# Disk error after upgrade 10.0 -> 10.3



## beostk (Aug 27, 2016)

Please help, after second (after reboot) `freebsd-update install` I got this error (in attachment) and can't do anything


----------



## zirias@ (Aug 27, 2016)

Sorry to say that, but this looks really b0rked. What happens if you just press enter? Does it give you the same error (can't exec /bin/sh) again? Do you have any other shells installed you could try?


----------



## beostk (Aug 27, 2016)

There is hardware raid and it is OK.


----------



## zirias@ (Aug 27, 2016)

What does raid have to do with your /bin/sh being corrupted?


----------



## tobik@ (Aug 27, 2016)

Does using /rescue/sh or /rescue/csh work?


----------



## beostk (Aug 28, 2016)

tobik said:


> Does using /rescue/sh or /rescue/csh work?
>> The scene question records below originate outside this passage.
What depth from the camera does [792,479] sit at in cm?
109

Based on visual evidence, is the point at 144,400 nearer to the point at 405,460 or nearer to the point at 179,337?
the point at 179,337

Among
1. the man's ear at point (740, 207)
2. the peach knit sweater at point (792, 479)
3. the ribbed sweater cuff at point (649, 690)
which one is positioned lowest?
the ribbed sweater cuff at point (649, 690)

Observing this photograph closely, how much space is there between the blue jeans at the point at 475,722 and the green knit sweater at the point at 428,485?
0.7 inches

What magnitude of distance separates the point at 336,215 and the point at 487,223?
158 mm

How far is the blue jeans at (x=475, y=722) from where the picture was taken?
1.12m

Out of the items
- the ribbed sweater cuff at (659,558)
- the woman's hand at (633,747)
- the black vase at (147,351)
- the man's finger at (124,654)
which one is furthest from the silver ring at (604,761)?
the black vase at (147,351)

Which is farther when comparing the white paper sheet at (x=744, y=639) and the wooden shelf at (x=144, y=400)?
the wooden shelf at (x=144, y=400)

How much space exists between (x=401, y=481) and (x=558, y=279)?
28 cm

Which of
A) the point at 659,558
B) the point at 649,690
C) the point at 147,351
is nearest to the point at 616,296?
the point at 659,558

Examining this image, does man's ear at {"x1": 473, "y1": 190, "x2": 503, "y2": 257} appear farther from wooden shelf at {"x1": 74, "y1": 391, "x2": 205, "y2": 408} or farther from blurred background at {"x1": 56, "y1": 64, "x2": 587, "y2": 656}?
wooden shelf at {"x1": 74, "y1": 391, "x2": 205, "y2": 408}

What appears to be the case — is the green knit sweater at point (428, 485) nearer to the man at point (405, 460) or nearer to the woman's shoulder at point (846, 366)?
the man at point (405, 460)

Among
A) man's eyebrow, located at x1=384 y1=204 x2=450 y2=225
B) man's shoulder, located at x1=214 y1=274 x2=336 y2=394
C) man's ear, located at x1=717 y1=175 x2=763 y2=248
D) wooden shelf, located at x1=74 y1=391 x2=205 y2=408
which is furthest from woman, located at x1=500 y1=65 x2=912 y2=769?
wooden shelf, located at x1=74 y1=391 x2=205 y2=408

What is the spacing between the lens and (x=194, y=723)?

"No such file or directory"

Now Im trying to make new VM with fresh FreeBSD, but I haven't last backups... When I try to make fsck - It cheks it, writes that there is lot of files but I think system can not figure out that this is UFS file system.

What I can try else?


----------



## leebrown66 (Aug 28, 2016)

1. Try /bin/csh, per Zirias's suggestion, assuming you have csh.
2. Put the disk in another FreeBSD system and run fsck against all the partitions it has.

Good luck.


----------



## beostk (Aug 29, 2016)

dont want to waste my and your time, because I maked new VM and restored most of data and services.
BUT - fsck from live cd not helped, this is first thing I tryed.


----------